■ Selected passage ■
- - - -

Car bombs, rockets and scented candles
After I completed my guard shift last night, I changed into pajamas – red and black checkered bottoms with my Army-issued brown T-shirt. I was very tired and quite anxious to crawl into bed. I turned the radio dial to 107.3, TFO Radio, and was disappointed to hear Britney Spears – while she’s great to look at, I’d rather pull latrine duty than listen to her. So, I curled up in my sleeping bag and softly whispered my nightly prayer: “God, please forgive me for my sins. Watch over my family. And protect our soldiers. Amen.”
Then, I heard the distinct sound of the AK-47. This was followed by .50 caliber, M249, M4 and M240 gunfire. It was about 2 a.m., and the fighting was close by, which meant the enemy was attacking the camp or somebody has a really bad sense of humor. I jumped out of bed; my body gearing up as it had before: a tingling sensation, hairs curling up on the back of my neck and an overwhelming eagerness for the gunfire to stop while at the same time desiring to get right in the middle of it. I grabbed my M-16 and met my captain in the foyer of the palace. In my haste, I forgot that I was still in pajamas. Even when tracers were lighting up the sky, the only thing I could think about was “Man, I hope a sergeant major doesn’t walk in right now and see me in pajamas.” Boy, why aren’t you in uniform? Luckily, my captain was in similar garb, so I didn’t feel so bad.
At that moment, my captain and I were the two most heavily armed men in the world wearing pajamas. We never locked and loaded our weapons. After all, we were inside the palace and there’s no way the enemy is getting through that wall of .50 cal gunfire. But should they breach the perimeter, we were ready to defend the Alamo. The fighting subsided after a few minutes and the last weapon fired was held by an American soldier, so I think you know who won.

- - - -

■ Source material ■
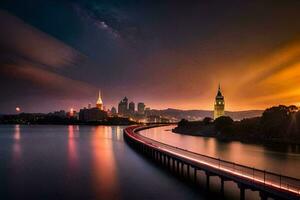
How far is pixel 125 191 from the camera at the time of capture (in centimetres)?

- - - -

Reproduce word for word the stretch of the night-attack account from "Then, I heard" through "feel so bad.".

Then, I heard the distinct sound of the AK-47. This was followed by .50 caliber, M249, M4 and M240 gunfire. It was about 2 a.m., and the fighting was close by, which meant the enemy was attacking the camp or somebody has a really bad sense of humor. I jumped out of bed; my body gearing up as it had before: a tingling sensation, hairs curling up on the back of my neck and an overwhelming eagerness for the gunfire to stop while at the same time desiring to get right in the middle of it. I grabbed my M-16 and met my captain in the foyer of the palace. In my haste, I forgot that I was still in pajamas. Even when tracers were lighting up the sky, the only thing I could think about was “Man, I hope a sergeant major doesn’t walk in right now and see me in pajamas.” Boy, why aren’t you in uniform? Luckily, my captain was in similar garb, so I didn’t feel so bad.